22C’est comme processus de légitimation qu’on peut donc interpréter nos fictions : elles fictionnalisent l’auteur en témoin du passé, pour conférer (fictivement) au récit biographique la nécessité d’un récit de témoignage. Paradoxalement, c’est donc la fiction qui garantit l’écriture factuelle. Marcher dans les pas de Gauguin, Segalen ou Melville, c’est inventer sa propre légitimité à raconter leur histoire. En ce sens, la fictionnalité que nous étudions ici ne désigne pas l’invention d’histoires, mais l’invention d’une position de narration.
Invention / immersion
23À la lumière de ce qui précède, on s’étonnera peut-être moins que toute la fin de Fenua puisse se lire comme une méditation sur la nature et le rôle de la fiction. J’y lirai, en quatre chapitres, l’opposition entre deux compréhensions de la fiction.

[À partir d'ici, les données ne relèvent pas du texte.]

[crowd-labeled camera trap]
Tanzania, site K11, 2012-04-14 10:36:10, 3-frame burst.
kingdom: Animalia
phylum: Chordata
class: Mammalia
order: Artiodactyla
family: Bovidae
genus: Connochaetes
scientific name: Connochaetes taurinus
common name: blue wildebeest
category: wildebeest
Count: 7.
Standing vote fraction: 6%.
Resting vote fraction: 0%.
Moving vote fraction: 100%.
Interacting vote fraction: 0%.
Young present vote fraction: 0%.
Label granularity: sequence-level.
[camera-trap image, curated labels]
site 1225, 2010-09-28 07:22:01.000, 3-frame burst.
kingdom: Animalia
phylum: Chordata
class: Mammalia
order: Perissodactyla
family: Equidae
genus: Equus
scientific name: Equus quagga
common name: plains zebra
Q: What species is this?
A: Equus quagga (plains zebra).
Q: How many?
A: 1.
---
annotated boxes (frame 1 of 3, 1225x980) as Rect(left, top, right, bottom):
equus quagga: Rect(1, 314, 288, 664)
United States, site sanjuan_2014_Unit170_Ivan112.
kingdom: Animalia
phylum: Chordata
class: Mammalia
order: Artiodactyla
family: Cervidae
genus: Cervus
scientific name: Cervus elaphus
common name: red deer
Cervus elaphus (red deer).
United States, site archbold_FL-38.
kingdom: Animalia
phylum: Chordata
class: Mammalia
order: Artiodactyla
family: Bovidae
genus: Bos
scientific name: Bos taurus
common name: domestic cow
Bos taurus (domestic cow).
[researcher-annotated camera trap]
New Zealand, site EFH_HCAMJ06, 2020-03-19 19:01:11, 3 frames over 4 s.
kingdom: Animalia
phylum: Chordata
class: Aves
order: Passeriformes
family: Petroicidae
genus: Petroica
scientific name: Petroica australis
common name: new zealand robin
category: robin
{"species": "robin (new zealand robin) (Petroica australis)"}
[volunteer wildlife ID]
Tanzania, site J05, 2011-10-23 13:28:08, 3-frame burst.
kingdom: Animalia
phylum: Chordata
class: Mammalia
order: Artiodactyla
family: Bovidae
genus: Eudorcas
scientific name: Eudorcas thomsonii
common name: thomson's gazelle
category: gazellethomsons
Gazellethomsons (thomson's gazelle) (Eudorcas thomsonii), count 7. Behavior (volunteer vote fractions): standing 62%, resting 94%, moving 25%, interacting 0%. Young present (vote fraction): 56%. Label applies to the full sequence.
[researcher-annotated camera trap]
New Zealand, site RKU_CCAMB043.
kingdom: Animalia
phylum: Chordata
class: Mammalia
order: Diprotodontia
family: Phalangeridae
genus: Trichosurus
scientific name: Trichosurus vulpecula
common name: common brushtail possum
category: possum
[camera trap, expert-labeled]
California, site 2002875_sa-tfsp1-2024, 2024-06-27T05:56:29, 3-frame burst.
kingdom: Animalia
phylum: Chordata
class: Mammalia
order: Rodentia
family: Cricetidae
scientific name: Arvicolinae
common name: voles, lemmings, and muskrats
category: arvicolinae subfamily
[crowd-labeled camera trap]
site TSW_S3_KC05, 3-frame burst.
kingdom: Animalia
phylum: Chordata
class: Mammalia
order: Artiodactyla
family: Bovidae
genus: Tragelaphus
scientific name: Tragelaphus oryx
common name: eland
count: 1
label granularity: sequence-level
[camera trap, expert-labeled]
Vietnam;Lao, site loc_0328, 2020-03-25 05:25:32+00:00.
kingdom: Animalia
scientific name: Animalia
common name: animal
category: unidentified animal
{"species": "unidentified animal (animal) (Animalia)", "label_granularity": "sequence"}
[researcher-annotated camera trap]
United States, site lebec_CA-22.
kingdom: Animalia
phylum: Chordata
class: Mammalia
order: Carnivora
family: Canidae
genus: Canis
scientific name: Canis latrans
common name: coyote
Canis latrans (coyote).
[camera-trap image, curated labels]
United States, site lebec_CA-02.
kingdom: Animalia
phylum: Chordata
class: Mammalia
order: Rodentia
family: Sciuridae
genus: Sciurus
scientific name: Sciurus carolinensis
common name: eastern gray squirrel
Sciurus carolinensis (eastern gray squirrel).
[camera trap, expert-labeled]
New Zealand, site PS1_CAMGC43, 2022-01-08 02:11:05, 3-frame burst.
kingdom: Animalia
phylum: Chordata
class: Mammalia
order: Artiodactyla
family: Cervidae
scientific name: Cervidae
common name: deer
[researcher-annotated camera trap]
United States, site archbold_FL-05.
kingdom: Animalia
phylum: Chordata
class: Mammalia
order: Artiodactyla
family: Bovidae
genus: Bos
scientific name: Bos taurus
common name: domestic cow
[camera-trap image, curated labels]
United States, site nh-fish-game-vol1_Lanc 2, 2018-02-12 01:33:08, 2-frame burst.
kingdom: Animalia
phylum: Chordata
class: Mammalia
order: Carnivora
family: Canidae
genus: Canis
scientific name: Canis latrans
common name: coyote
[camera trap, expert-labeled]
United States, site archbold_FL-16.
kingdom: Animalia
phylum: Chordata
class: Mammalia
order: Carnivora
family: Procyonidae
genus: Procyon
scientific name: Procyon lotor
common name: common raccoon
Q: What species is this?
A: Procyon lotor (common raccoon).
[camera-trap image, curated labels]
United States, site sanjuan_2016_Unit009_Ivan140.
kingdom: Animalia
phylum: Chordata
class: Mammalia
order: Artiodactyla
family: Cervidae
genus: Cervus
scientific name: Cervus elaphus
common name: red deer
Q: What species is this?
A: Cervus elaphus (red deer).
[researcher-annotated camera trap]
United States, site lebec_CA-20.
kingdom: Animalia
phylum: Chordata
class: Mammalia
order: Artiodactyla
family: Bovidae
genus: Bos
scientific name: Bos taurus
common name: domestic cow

24La première fin esquisse, sans trop y croire, l’éventuelle émancipation politique de la Polynésie :
[Celle-ci] semblait encore un horizon assez lointain à Tahiti. Et l’indépendance de la Polynésie française à elle seule ne parviendrait pas non plus à rassembler les peuples du Triangle polynésien, ne concernerait ni l’île de Rapa Nui devenue chilienne en 1888, ni l’archipel de Hawaï annexé par les États-Unis en 1959, et cinquantième étoile du drapeau. Si cependant le Pays devenait un jour un État, Paris pourrait peut-être récupérer la petite bouteille lutée de Bougainville pour l’exposer au musée du quai Branly, et par la même occasion restituer à l’île de Pâques, depuis le jardin de celui-ci, la tête du moaï sciée pendant le voyage de Loti. (F 343-344)
Quelque improbable qu’il soit, ce dénouement fictif, avec les restitutions croisées de deux objets emblématiques du début du roman, assure une clôture narrative en résolvant les tensions de deux siècles d’histoire de Tahiti.
25Le chapitre suivant rétorque aussitôt : “Mais tout cela me semblait faux” (F 345). Et la fiction est balayée au nom du réel : “les choses sont toujours plus compliquées qu’on ne l’imagine enfant, plus captivantes aussi les curieuses histoires des adultes” (F 345). Toutefois c’est encore de fiction (d’une autre fiction) qu’il est question : “[je] cherchais à distinguer si tout cela était vrai, était le Réel, ou bien si je n’avais jamais mis les pieds à Tahiti, avais inventé tout cela dans ma chambre d’enfant” (F 347). Se tournant cette fois vers le passé, l’auteur médite sur le statut des êtres qu’il a évoqués :
La grande solitude est propice à l’apparition des fantômes, de nos tupapa’u. Moins on fréquente de vivants et davantage les morts s’assemblent et vous côtoient. Je vivais entouré de ces aïeux dont le statut d’existence ambigu est aussi celui des photographies, des personnages peints dans les tableaux ou décrits dans les livres, quelque part entre l’être et le non-être, qui flottent entre le songe et le réel comme entre vie marine et terrestre. Ces lieux furent rêvés par les Tahitiens eux-mêmes puis par les “hommes blêmes” de Segalen, qui croyaient œuvrer pour la raison contre la croyance et inventaient d’autres fictions. (F 348)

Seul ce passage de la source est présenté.